Class Feature Centroid Classifier
This is a simple machine learning algorithm for text categorization based in the Hu Guan et al. (available here) article.
$ npm i cfc-classifier
Usage
const CFC = require('cfc-classifier')
// Your dataset
const categories = ['a', 'b']
const corpus = [['category A'], ['category B']]
// Create a new classifier instance
const cfc = new CFC(categories, corpus)
// Train the classifier
cfc.train()
// Now you can classify texts
// the function below will return 'a'
cfc.classify('this text will be classified at category A')
Parsing step
In function of remove stopwords, word clustering or things like that this lib is open to insert any parsing steps that you want. In the example below I am inserting a parsing function that only remove the 'a' tokens.

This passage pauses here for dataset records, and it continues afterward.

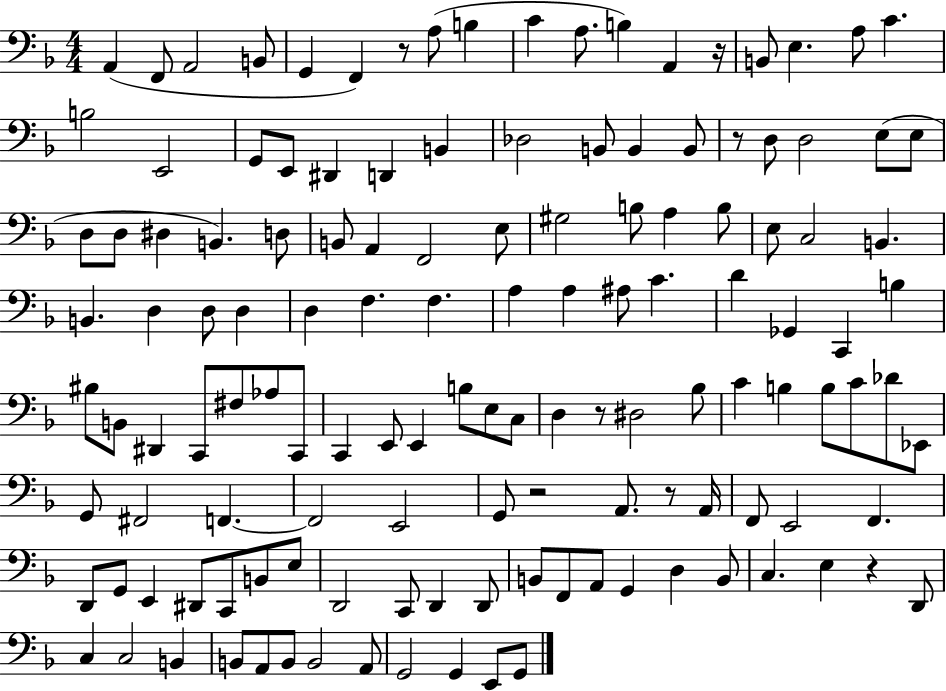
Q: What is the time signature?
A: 4/4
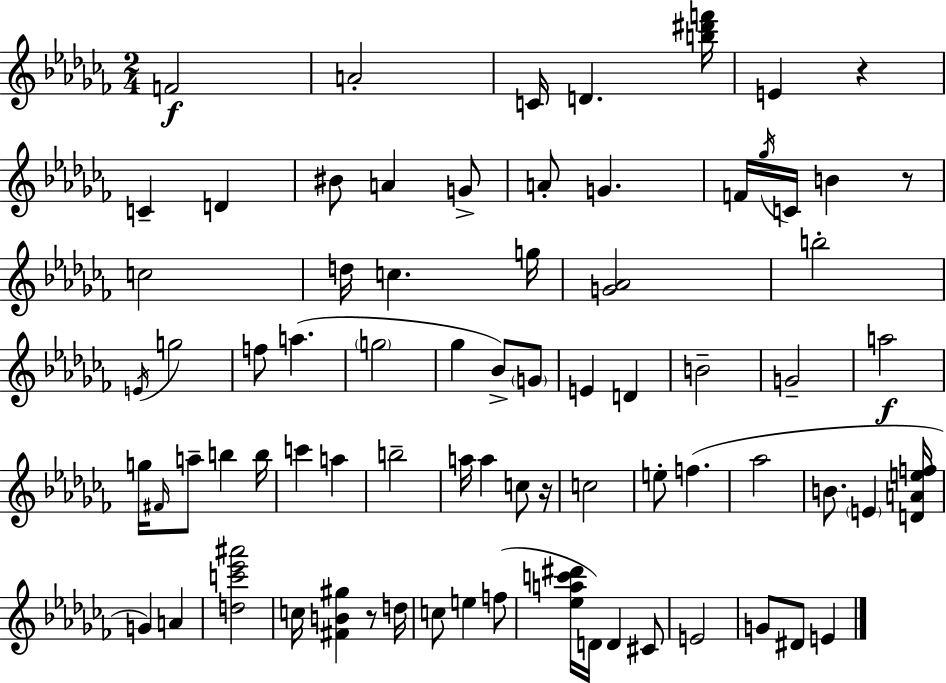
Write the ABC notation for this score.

X:1
T:Untitled
M:2/4
L:1/4
K:Abm
F2 A2 C/4 D [b^d'f']/4 E z C D ^B/2 A G/2 A/2 G F/4 _g/4 C/4 B z/2 c2 d/4 c g/4 [G_A]2 b2 E/4 g2 f/2 a g2 _g _B/2 G/2 E D B2 G2 a2 g/4 ^F/4 a/2 b b/4 c' a b2 a/4 a c/2 z/4 c2 e/2 f _a2 B/2 E [DAef]/4 G A [dc'_e'^a']2 c/4 [^FB^g] z/2 d/4 c/2 e f/2 [_eac'^d']/4 D/4 D ^C/2 E2 G/2 ^D/2 E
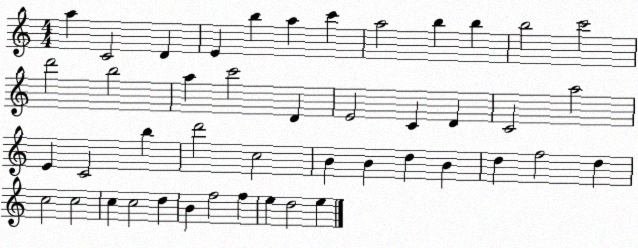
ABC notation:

X:1
T:Untitled
M:4/4
L:1/4
K:C
a C2 D E b a c' a2 b b b2 c'2 d'2 b2 a c'2 D E2 C D C2 a2 E C2 b d'2 c2 B B d B d f2 d c2 c2 c c2 d B f2 f e d2 e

const CFC = require('cfc-classifier')
const categories = ['a']
const corpus = [['a simple text, with some! interesting. things']]
const cfc = new CFC(categories, corpus)
// Add a parsing stepthis could be a remove
// stopwords function or something like that
const removeLetterA = (textTokens) => textTokens.filter(token => token.toLowerCase() !== 'a')
cfc.addParsingStep(removeLetterA)
const tokens = cfc.generateTokens(cfc.corpus)
// tokens === [ 'simple', 'text', 'with', 'some', 'interesting', 'things' ]
Testing
You can see examples in the __tests__
folder.
$ npm test
> DEBUG=ava:* nyc ava --color -v
✔ parsingStep › Remove letter A using parsing step
✔ countTermOccurrences › Generate unique terms
✔ tokens › Tokenize documents
✔ classify › Classify a text
✔ uniqueTerms › Generate unique terms
5 tests passed
----------|----------|----------|----------|----------|-------------------|
File | % Stmts | % Branch | % Funcs | % Lines | Uncovered Line #s |
----------|----------|----------|----------|----------|-------------------|
All files | 100 | 100 | 100 | 100 | |
index.js | 100 | 100 | 100 | 100 | |
----------|----------|----------|----------|----------|-------------------|